Posted October 7, 2025 by Nicky in Reviews / 7 Comments

Review – Cackle

Cackle

by Rachel Harrison

Genres: Horror
Pages: 320
Rating: four-stars
Synopsis:

All her life, Annie has played it nice and safe. After being unceremoniously dumped by her long-time boyfriend, Annie seeks a fresh start. She accepts a teaching job that moves her from Manhattan to a small village upstate. Her new home is picturesque and perfect. The people are all friendly and warm. Her new apartment is lovely too, minus the oddly persistent spider infestation.

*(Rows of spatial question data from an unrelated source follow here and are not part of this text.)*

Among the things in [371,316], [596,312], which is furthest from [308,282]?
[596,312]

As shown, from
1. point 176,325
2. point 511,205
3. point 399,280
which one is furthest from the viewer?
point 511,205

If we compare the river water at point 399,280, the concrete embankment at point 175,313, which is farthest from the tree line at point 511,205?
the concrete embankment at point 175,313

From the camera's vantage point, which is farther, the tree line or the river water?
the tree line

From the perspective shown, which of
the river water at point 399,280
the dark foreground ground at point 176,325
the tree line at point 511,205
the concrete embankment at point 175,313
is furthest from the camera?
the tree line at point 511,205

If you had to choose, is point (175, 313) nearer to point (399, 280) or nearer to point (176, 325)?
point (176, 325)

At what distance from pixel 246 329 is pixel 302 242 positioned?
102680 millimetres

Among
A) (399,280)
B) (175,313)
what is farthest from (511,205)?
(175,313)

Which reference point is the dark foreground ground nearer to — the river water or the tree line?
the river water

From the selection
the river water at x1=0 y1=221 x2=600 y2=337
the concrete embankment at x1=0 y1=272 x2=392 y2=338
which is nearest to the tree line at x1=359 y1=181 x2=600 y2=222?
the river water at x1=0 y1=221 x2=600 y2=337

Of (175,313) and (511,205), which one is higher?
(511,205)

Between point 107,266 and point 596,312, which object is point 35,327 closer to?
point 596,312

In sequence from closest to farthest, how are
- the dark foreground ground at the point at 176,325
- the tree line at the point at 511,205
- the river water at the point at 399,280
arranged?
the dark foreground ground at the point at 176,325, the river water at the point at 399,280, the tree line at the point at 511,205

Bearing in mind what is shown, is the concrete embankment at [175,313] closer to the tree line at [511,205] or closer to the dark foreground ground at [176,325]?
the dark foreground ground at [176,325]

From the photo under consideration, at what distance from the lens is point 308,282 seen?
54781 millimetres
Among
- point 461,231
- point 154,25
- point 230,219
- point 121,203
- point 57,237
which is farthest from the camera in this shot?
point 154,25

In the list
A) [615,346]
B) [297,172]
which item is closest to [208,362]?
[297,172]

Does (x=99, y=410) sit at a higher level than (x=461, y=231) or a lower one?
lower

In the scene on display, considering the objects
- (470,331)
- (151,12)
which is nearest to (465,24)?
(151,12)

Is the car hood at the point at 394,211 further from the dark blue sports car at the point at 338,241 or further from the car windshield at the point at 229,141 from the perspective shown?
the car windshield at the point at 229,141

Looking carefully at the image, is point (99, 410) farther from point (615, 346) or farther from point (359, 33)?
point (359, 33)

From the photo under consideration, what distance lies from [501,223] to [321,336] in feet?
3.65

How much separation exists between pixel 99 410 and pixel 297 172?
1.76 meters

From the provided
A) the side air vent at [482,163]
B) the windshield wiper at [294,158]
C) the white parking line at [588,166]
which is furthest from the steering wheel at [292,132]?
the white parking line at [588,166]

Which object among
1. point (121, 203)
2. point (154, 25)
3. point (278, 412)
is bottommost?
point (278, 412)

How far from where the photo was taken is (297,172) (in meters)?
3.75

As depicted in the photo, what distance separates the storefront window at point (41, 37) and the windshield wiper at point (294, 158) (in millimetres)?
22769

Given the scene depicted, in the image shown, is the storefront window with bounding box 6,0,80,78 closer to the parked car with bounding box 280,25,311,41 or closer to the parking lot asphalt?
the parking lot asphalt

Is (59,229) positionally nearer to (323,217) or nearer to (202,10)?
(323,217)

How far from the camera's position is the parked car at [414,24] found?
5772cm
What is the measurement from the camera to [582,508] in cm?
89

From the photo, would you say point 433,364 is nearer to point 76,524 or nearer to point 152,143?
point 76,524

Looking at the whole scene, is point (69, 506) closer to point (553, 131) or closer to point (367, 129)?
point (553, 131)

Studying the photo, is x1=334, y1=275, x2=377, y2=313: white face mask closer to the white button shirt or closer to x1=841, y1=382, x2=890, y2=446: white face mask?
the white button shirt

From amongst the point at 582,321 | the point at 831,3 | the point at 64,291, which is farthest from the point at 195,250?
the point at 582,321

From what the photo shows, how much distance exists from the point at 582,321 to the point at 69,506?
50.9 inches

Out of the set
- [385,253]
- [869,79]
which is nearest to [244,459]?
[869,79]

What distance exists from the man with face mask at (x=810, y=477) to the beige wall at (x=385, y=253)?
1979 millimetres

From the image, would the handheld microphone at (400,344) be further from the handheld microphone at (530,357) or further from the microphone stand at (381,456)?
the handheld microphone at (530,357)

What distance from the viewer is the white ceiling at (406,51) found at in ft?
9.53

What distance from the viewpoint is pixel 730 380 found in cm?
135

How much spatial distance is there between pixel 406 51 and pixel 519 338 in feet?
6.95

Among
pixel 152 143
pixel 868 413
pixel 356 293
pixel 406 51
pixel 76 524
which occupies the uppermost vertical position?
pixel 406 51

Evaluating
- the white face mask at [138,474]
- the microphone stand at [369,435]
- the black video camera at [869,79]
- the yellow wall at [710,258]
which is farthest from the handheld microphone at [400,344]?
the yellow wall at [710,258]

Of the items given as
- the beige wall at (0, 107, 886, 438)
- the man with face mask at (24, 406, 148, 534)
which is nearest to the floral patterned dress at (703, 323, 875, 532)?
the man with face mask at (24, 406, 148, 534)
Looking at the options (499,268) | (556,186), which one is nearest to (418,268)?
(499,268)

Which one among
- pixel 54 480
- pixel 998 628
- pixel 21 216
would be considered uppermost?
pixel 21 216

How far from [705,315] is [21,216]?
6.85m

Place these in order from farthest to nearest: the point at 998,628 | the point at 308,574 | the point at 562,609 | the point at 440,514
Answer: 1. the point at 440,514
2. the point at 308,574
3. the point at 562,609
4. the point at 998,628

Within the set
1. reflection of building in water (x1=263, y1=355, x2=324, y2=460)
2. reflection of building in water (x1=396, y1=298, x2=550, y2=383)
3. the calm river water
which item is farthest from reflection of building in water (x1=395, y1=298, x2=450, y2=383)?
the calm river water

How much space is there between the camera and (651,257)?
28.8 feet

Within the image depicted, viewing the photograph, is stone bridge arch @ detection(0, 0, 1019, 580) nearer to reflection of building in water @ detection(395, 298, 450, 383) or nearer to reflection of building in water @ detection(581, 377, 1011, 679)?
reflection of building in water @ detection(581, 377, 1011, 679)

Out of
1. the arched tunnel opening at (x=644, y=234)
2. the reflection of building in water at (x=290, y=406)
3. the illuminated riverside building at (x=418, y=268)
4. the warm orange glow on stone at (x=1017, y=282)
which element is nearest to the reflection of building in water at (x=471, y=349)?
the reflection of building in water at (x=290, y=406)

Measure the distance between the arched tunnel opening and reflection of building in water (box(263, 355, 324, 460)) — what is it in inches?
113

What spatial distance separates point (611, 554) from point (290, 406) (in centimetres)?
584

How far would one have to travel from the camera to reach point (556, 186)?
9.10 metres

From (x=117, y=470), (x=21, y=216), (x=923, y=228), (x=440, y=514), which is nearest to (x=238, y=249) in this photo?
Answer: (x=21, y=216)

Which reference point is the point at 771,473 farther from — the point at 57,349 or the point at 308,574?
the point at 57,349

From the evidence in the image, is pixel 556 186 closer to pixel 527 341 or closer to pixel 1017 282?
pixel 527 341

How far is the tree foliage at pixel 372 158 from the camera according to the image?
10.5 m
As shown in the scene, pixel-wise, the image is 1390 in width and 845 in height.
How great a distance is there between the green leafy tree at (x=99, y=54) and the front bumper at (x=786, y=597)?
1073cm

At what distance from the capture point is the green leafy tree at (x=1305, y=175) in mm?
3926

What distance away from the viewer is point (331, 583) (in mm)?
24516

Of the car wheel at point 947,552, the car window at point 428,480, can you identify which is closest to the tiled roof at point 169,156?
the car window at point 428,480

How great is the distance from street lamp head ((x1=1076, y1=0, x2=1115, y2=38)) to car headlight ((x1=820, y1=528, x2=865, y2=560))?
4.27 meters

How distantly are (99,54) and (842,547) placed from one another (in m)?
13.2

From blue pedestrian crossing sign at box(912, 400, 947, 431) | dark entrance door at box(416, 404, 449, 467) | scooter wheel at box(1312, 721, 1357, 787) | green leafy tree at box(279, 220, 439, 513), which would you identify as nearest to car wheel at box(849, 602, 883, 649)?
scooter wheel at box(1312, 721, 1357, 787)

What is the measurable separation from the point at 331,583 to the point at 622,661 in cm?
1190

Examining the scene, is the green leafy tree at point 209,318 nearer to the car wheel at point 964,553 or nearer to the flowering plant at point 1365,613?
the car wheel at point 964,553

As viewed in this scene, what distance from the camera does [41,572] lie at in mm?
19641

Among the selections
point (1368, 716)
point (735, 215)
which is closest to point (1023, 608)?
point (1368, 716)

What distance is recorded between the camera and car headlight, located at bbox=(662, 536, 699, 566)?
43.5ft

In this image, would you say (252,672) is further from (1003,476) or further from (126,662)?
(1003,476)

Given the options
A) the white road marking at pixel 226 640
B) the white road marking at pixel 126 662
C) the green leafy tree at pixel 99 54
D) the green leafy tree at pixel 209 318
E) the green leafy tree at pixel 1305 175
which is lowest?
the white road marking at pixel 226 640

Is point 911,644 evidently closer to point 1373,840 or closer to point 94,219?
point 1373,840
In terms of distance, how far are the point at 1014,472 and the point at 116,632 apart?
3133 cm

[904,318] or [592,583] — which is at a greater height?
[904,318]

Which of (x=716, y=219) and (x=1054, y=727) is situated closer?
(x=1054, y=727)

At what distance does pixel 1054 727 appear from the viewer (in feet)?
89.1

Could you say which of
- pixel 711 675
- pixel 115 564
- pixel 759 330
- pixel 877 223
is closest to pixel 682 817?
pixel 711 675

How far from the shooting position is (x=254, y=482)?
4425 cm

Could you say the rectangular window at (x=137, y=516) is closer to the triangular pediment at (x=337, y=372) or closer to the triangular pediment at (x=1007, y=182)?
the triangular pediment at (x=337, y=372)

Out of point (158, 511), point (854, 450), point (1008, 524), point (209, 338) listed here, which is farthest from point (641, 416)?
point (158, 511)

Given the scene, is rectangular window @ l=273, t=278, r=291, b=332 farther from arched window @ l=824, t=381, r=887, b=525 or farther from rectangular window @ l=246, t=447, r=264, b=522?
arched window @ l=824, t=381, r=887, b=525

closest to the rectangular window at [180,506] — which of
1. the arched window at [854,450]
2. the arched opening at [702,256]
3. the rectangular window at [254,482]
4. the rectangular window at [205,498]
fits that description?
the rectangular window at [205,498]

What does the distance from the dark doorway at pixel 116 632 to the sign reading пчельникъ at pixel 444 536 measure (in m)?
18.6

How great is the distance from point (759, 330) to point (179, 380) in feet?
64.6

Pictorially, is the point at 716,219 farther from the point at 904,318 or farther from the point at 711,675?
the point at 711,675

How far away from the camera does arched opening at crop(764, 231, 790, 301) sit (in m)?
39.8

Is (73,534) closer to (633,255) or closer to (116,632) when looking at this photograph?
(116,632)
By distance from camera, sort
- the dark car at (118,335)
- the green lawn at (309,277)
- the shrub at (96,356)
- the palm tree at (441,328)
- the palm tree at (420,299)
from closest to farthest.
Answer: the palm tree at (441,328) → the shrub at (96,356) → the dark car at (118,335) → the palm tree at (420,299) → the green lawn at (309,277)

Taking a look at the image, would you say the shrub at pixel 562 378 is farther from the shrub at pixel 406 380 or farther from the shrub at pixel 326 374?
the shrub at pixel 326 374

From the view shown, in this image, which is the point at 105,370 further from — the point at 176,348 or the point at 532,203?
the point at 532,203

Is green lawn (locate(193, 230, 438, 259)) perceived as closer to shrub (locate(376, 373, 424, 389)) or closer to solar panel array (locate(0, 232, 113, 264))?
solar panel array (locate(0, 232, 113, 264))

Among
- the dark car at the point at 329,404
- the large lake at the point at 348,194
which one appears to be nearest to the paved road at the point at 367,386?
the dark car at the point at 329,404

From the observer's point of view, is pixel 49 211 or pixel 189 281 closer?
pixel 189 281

Then Annie meets Sophie. Beautiful, charming, magnetic Sophie, who takes a special interest in Annie, who wants to be her friend. More importantly, she wants Annie to stop apologizing and start living for herself. That’s how Sophie lives. Annie can’t help but gravitate toward the self-possessed Sophie, wanting to spend more and more time with her, despite the fact that the rest of the town seems… a little afraid of her. And, okay. Sophie’s appearance is uncanny and ageless, her mansion in the middle of the woods feels a little unearthly, and she does seem to wield a certain power… but she couldn’t be… could she?

Rachel Harrison’s Cackle starts out feeling surprisingly cosy and familiar: a girl breaks up with her long-term boyfriend (who clearly doesn’t appreciate her enough), and strikes out on her own to a small town where everyone’s friendly and everything feels warm and welcoming. Life’s still hard and she’s grieving the relationship, but she meets a new friend who’s warm and encouraging and helps her open up to more of the world’s possibilities.

With spiders. And maybe ghosts? And curses? Everyone in the town is scared of this friend, Sophie, even though she’s always nice to Annie. The unease builds up slowly, and at the same time there’s still that cosiness: Sophie sees Annie and wants to bake with her, make her pretty clothes, watch Netflix with her. The spider is surprisingly endearing.

It all ends up feeling weirdly… ambivalent? Sure, Sophie scares the townspeople, and it’s fairly clear that she’s amoral and self-centered. At the same time, some comeuppance is deserved, and Annie does deserve to be valued, and to learn that she didn’t need that guy: some of the stuff that is unsettling is just that Sophie has power, without it being obvious that she’s actually going to do anything with it (whether that’s evict someone or curse them).

Cosy-unsettling is a fascinating vibe, and overall I really enjoyed this. Annie’s self-pity got a bit wearing at times, and Sophie’s attitude to others sometimes feels a bit too off — but you can’t help but be eager for Annie’s freedom, once she finally figures things out.

One thing I would say: if you’re struggling with depression or alcoholism, this probably isn’t the book for you. Annie’s definitely depressed and definitely self-medicates with alcohol.

Rating: 4/5 (“really liked it”)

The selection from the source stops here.